Having made union democracy an organizing mantra, time came to take the fight for democracy to the International. Both John Drew and Jon were elected as dissident delegates to the 1983 UAW convention and were able to push local 72 to issue a national call for amending the procedure for electing top UAW officers to a direct, one member/one vote policy, rather than restricting the vote for officers to UAW convention delegates. Along with activists in Locals Opposed to Concessions (LOC) in Detroit, a national campaign kicked off with local 72 contributing $100,000 to fund the effort ($275,000 in today’s money). 

Under the local 72 president’s signature, the local bombarded delegates in the U.S. and Canada with letters urging passage of supportive resolutions. At the convention, Jon, and John Drew, in league with delegates from other supportive locals, waged a challenging floor-fight but ultimately lost on a voice vote. The media quoted outgoing International President Doug Fraser, “It took us two months of the hardest work we have ever done before a convention to beat one member/one vote.” (In 2021, in part due to the public corruption, arrest, and conviction of top international leaders, One Member/One Vote passed in a court supervised vote.) (Link to Jon’s speech on the floor of the 1983 convention.)

Month-after-month, Fighting Times challenged racist, sexist, and just plain nasty bosses. In an underhanded effort to squelch the newsletter’s free speech, Detroit management surreptitiously funded and orchestrated supervisors to sue John Drew, Tod, and Jon for defamation, claiming damages of $4.2 million. 

The litigation attained national news status covered by the L.A. TimesChicago Sun-Times, N.Y. Times, Racine Journal Times, and Kenosha News, among others. See newspaper article data base for in depth coverage of the litigation Dozens of witnesses came forward to attest to the veracity of the newsletter’s articles, many of which exposed racial and sexual discrimination and company malfeasance.

After two-and-a-half weeks, the anti-union, red-baiting judge ruled as a ‘matter of law’ that John Drew, Tod, and Jon had defamed two plaintiffs. The jury, however, rebuffed the judge and awarded $0 damages. The NLRB found AMC had violated the National Labor Relations Act and ordered payment of $200,000+ to cover legal fees. 

In 1974, John, Tod, Jon, and close ally, Bob Rosinski, relying on a decade each of shopfloor leadership, were elected to positions on the executive board/bargaining committee. Almost immediately, the 1985 contract constituted an existential challenge to the continued existence of the factory. For the first time in its 50-year history, AMC, via Renault, had alternative production options to employ as a hammer in exacting concessions.
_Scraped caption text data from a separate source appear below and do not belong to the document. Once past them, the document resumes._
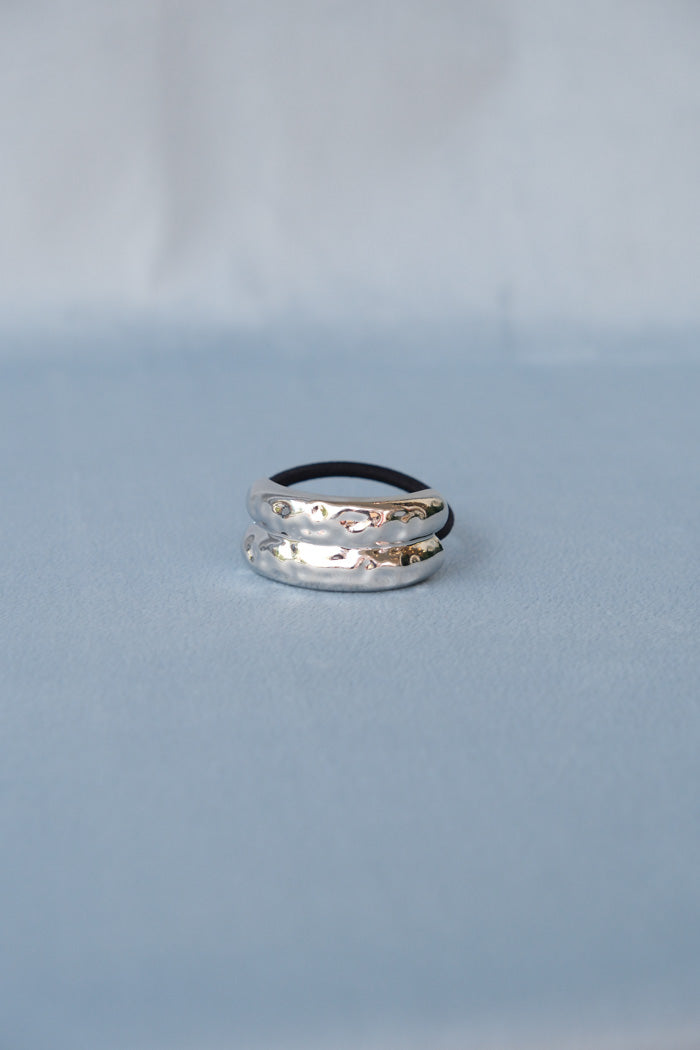 Double arched silver pebbled metal hair tie PIPE AND ROW
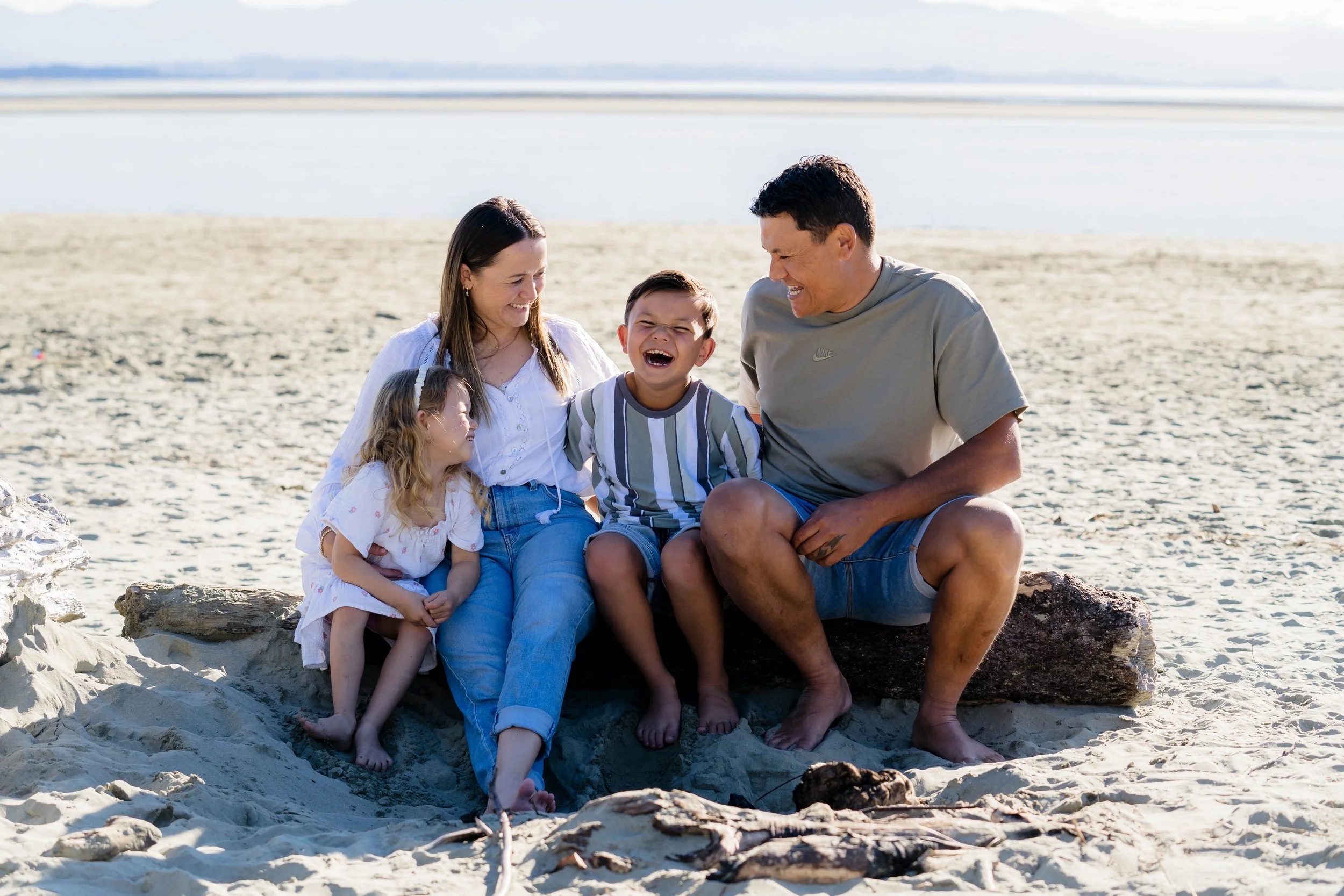 A happy family of five sitting on a log at the beach, laughing and enjoying their time together.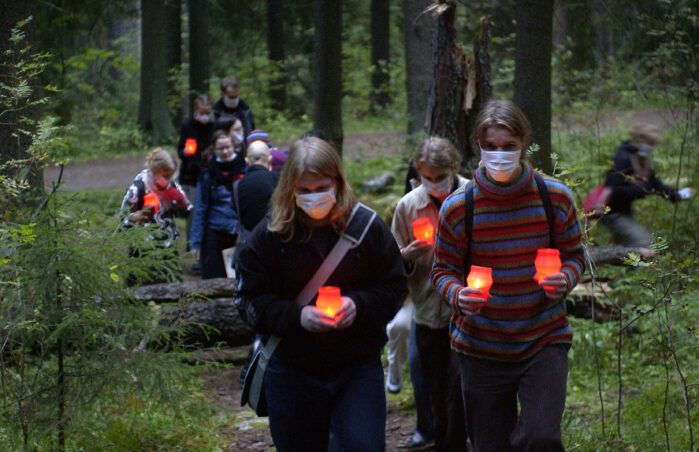 Joukko ihmisiä kantaa kynttilöitä metsässä.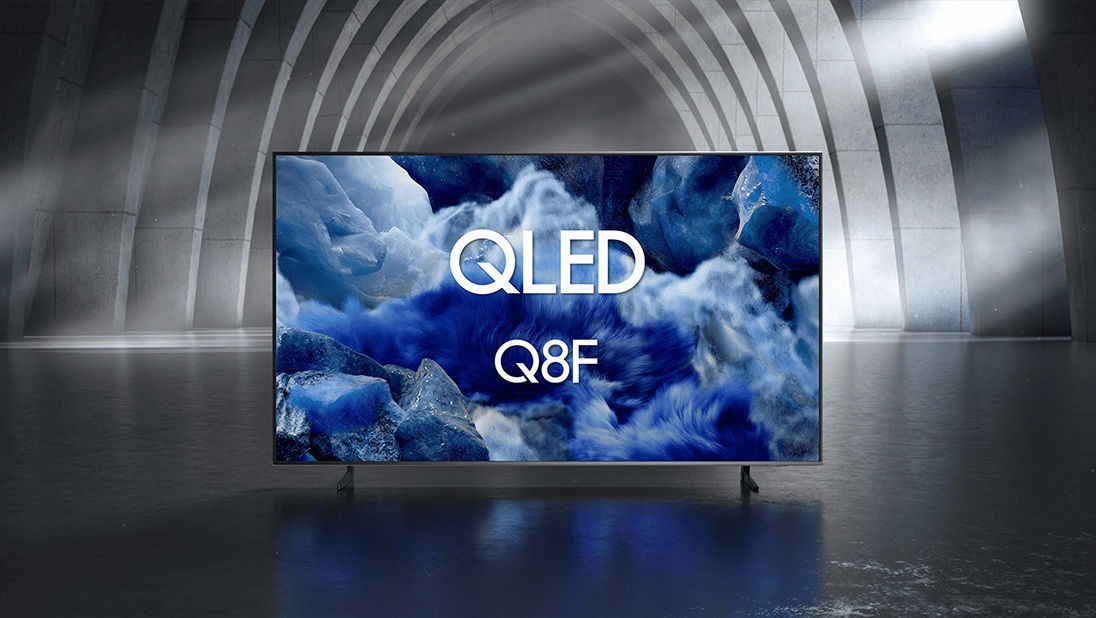 تەلەفزیۆنی Samsung QLED Q8F لە شوێنێکی ناوەوەی ڕەش و سپیدا دیمەنێکی ڕەنگاوڕەنگی سروشتیی جیهانێکی تر پیشاندەدات.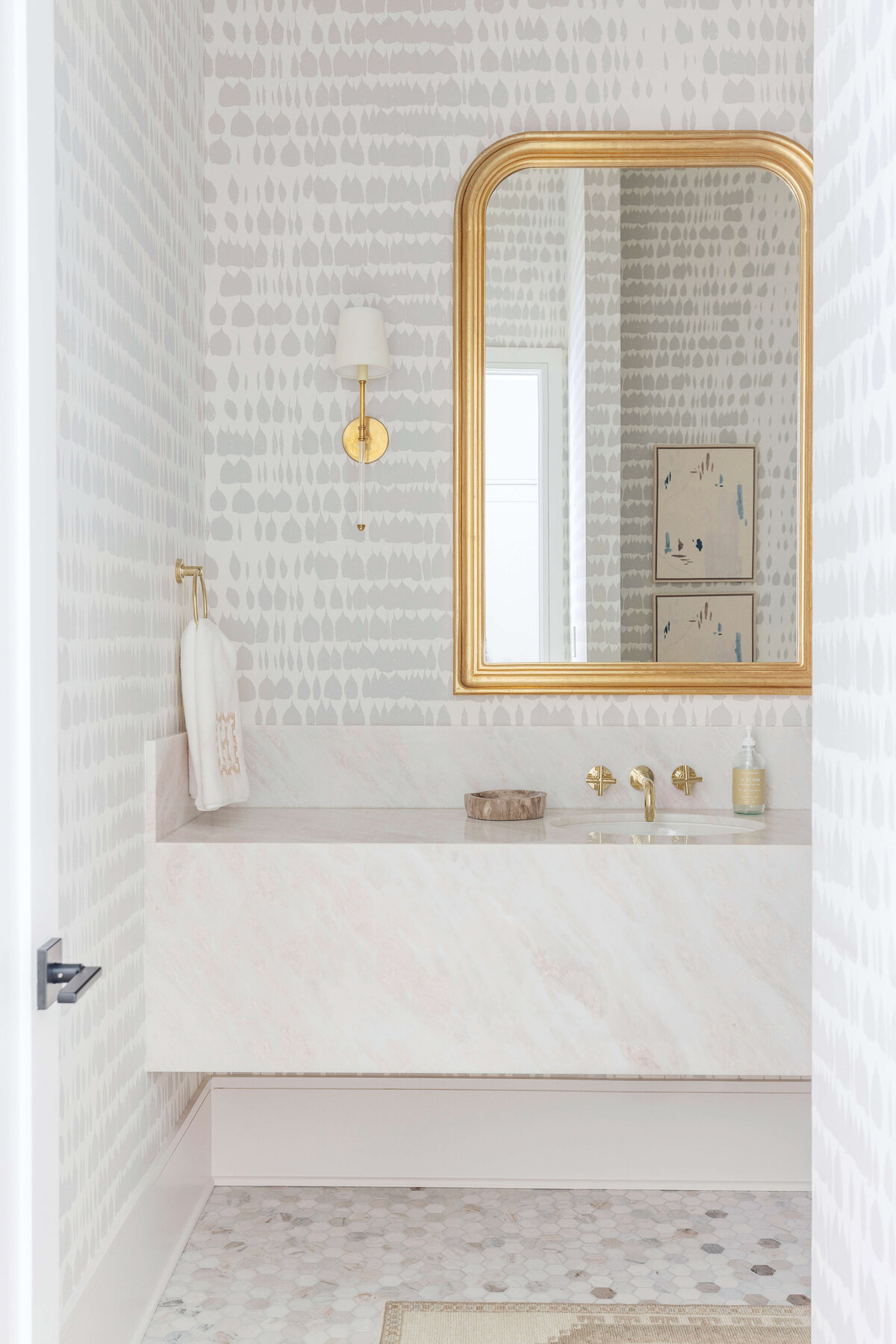 oyster creek studios hughes white marble vanity and gray wallpaper in bathroom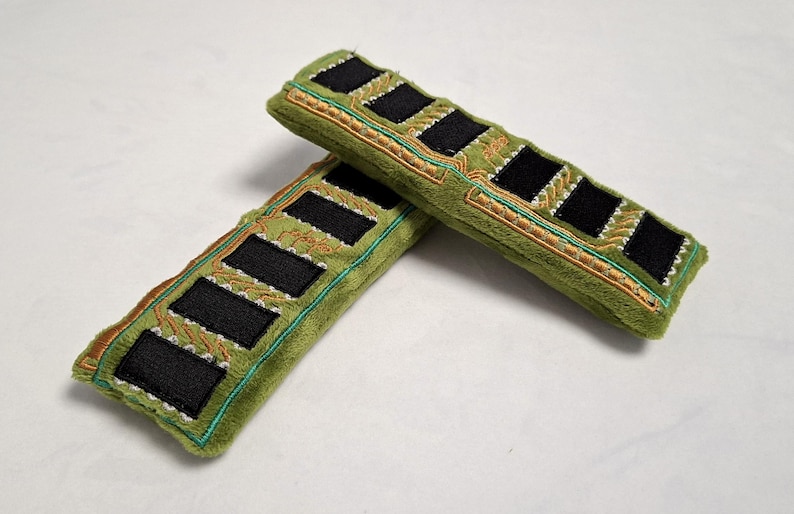 May include: Two rectangular plush items in olive green, designed to resemble computer RAM sticks. Each piece features black felt rectangles arranged in a row, accented with gold and teal embroidered circuit board patterns on the soft fabric.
Renault threatened to move the two models produced in Kenosha to unused capacity in France if local 72 didn’t grant punishing givebacks. 

Management, empowered by the might of the Renault Empire, demanded concessions that threatened to erode fifty years of contractual gains. With the livelihoods of the thousands working in the plant, their families, and the futures of 18,000 retirees in the balance, negotiations no longer revolved around concessions, but the future of Kenosha. 

Emboldened by the option of manufacturing in France, AMC/Renault gave no ground. John Drew, Tod, Rosinski and Jon, always adamant opponents of concession bargaining, begrudgingly accepted local 72 President Rudy Kuzel’s position that, “A Big 3 job is better than no job at all.” Swallowing the bitter pill, the 15-member executive board voted to recommend that the membership ratify. A final lesson: Sometimes staying alive is the only option. Every radical, no matter how militant, must face reality.

Jon’s 1973 firing turned out to be only one of seven disciplinary actions lodged against him by management. Each discipline was followed by NLRB intervention - all which Jon won. With production greatly diminished, Jon left in the summer of 1985 to attend law school. The Racine Labor Paper ran a headline summing up Jon’s thirteen-year scorecard wrote -- Melrod 7 vs. AMC 0.”